- TASK TO COMPLETE: Render the item lines from the one containing "Please identify which" through the end of the items, both included, as a Markdown table with the columns Row and Entry. Leave blank lines out.

- LISTED ENTRIES:
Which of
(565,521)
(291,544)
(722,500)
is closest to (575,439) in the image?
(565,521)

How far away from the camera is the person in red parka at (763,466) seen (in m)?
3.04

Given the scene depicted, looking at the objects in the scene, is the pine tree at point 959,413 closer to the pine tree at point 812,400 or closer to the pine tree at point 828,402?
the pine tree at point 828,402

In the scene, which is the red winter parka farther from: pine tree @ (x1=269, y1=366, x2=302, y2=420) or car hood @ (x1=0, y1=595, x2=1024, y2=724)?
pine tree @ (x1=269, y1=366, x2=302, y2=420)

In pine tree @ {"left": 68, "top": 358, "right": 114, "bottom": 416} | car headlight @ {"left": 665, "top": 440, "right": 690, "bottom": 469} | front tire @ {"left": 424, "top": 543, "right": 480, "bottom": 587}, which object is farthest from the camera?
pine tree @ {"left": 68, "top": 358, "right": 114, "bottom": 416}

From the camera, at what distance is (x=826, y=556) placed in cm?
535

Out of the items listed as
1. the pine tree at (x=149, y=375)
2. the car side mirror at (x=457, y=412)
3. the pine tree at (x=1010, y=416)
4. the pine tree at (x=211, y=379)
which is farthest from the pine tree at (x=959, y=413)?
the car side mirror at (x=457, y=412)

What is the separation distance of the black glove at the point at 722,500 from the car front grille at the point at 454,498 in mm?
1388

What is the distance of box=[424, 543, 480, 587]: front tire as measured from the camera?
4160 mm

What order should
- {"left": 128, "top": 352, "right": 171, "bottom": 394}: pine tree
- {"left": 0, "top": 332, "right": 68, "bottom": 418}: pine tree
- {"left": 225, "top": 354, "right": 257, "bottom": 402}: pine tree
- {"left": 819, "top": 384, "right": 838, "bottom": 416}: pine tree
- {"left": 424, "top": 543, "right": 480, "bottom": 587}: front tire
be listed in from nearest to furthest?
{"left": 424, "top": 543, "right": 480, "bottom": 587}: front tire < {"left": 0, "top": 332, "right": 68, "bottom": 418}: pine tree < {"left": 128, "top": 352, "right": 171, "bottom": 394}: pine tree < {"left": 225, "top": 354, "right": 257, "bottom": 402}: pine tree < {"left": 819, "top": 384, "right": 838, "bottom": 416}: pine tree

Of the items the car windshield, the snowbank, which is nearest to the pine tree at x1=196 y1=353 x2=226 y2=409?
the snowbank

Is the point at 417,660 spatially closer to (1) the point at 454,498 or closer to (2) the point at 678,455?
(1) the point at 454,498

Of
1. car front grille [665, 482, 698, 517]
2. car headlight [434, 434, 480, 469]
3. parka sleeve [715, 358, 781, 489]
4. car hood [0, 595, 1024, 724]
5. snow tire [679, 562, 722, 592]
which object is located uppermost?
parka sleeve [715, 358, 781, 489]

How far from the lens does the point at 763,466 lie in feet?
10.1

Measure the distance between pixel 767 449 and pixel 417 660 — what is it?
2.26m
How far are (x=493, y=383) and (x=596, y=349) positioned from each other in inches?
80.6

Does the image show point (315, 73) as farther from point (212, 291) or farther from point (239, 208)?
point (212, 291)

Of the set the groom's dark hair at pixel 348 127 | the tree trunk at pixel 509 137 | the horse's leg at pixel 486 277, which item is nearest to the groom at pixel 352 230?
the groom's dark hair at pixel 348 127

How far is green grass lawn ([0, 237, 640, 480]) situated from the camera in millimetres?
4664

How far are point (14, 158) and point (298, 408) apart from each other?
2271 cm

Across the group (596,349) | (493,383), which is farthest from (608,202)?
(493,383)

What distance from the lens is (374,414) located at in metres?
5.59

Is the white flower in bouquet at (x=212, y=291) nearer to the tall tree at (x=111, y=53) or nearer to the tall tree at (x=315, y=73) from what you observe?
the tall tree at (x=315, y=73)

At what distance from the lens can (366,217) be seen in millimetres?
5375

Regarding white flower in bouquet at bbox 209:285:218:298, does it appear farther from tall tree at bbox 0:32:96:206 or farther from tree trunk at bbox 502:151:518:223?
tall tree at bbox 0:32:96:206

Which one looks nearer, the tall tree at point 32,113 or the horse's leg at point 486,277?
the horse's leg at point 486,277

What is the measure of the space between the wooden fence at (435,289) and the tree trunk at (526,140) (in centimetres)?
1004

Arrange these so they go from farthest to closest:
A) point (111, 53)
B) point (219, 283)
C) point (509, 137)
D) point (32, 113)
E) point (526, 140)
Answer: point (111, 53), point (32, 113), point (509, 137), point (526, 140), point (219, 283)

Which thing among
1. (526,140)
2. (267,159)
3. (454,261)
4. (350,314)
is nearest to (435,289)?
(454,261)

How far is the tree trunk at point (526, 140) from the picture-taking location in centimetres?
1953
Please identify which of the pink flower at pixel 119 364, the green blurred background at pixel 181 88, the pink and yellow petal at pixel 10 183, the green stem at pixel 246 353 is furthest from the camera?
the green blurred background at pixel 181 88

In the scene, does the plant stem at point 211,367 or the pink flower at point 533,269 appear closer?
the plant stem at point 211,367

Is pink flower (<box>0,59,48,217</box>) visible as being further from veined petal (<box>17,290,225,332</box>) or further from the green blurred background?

- FINAL ANSWER:
| Row | Entry |
|---|---|
| 1 | Please identify which of the pink flower at pixel 119 364, the green blurred background at pixel 181 88, the pink and yellow petal at pixel 10 183, the green stem at pixel 246 353 is furthest from the camera? |
| 2 | the green blurred background at pixel 181 88 |
| 3 | In the scene, does the plant stem at point 211,367 or the pink flower at point 533,269 appear closer? |
| 4 | the plant stem at point 211,367 |
| 5 | Is pink flower (<box>0,59,48,217</box>) visible as being further from veined petal (<box>17,290,225,332</box>) or further from the green blurred background? |